Strad Madness
December 31, 2008 10:01 PM   Subscribe

What gives Stradivarius violins their rich ethereal tones? Scientists clash in theories, attributing the sound quality to wood density, chemical treatments, the "Little Ice Age," even the sun. The mystery continues. Current Strad owners include Itzhak Perlman and Anne-Sophie Mutter. "[T]he great violins are, ounce for ounce, among the most valuable commodities in the world... Almost alone among investments, important violins have proved immune to economic downturns." Today, top Strads can fetch more than $6 million. But some wonder whether Antonio Stradivari's violins truly deserve their "best in class" reputation.
posted by terranova (19 comments total) 15 users marked this as a favorite

One theory was that the logs which were eventually used by the great violin makers of that era spent several years floating in the Adriatic before they were used, and it was thought that long immersion in salt water changed the wood in some fundamental way. But it would require scraps of wood from one of them to really confirm that, and no one is willing to destroy one of them in order to find out.

SET TASK A: Reproduce the entries from the line with "Hi annotator — please identify all belts" to the line with "715;414;797;437", changing "belts" to "watches" and leaving everything else as it is.

Stored dataset entries
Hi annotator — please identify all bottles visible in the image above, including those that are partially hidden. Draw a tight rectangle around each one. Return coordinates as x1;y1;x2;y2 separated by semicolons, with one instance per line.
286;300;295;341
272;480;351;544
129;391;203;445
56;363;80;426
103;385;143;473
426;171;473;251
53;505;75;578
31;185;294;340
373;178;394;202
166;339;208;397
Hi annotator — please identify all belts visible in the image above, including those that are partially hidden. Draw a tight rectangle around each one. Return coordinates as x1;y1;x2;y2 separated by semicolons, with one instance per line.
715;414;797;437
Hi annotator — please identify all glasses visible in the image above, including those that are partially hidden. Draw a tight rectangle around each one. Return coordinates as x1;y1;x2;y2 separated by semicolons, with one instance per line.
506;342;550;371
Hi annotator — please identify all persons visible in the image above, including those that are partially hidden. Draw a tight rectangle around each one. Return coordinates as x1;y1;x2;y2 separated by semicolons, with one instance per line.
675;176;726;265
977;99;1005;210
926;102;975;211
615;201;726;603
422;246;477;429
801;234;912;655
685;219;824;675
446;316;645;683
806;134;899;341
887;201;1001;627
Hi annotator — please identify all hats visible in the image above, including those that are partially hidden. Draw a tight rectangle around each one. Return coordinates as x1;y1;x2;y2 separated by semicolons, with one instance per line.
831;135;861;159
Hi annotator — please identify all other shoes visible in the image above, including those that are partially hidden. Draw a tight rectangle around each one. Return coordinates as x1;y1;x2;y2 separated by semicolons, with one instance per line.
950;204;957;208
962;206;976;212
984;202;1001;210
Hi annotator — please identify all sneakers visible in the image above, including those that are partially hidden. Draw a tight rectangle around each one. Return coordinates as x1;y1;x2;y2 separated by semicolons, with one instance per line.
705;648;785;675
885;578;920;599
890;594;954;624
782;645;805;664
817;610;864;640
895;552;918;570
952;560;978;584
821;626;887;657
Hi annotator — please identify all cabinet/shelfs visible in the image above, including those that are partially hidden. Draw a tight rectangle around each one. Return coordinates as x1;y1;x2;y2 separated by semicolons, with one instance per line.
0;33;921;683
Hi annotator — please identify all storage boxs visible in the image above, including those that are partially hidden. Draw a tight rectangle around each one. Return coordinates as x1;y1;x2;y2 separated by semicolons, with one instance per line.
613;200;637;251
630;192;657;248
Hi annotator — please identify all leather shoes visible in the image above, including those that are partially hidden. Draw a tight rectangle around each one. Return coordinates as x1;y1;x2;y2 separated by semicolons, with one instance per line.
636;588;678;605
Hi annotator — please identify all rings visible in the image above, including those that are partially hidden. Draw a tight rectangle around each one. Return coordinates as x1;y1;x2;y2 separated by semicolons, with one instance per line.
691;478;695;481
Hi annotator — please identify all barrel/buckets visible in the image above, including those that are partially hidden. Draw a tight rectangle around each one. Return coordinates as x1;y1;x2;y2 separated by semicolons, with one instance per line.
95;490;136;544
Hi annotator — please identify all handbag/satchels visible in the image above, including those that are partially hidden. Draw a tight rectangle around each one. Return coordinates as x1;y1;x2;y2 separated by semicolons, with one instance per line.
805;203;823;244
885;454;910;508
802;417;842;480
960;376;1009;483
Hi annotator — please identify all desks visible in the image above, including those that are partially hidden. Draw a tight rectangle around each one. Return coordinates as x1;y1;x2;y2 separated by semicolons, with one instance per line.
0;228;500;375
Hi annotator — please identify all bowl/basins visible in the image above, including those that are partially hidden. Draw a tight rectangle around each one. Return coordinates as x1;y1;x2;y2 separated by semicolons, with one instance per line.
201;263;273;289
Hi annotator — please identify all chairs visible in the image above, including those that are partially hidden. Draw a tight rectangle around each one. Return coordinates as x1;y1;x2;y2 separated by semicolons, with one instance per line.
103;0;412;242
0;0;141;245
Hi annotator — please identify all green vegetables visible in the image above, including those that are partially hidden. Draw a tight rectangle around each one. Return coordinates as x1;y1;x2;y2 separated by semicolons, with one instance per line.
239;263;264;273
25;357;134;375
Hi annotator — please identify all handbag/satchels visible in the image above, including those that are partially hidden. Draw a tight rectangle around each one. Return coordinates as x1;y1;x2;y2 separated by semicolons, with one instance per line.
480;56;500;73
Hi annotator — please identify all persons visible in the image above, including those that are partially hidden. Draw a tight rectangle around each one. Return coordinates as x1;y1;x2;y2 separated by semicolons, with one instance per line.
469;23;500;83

SET TASK B: According to the Stradivarius post, how much can top Strads fetch today?

FULL ANSWER A:
Hi annotator — please identify all watches visible in the image above, including those that are partially hidden. Draw a tight rectangle around each one. Return coordinates as x1;y1;x2;y2 separated by semicolons, with one instance per line.
715;414;797;437

FULL ANSWER B: More than $6 million.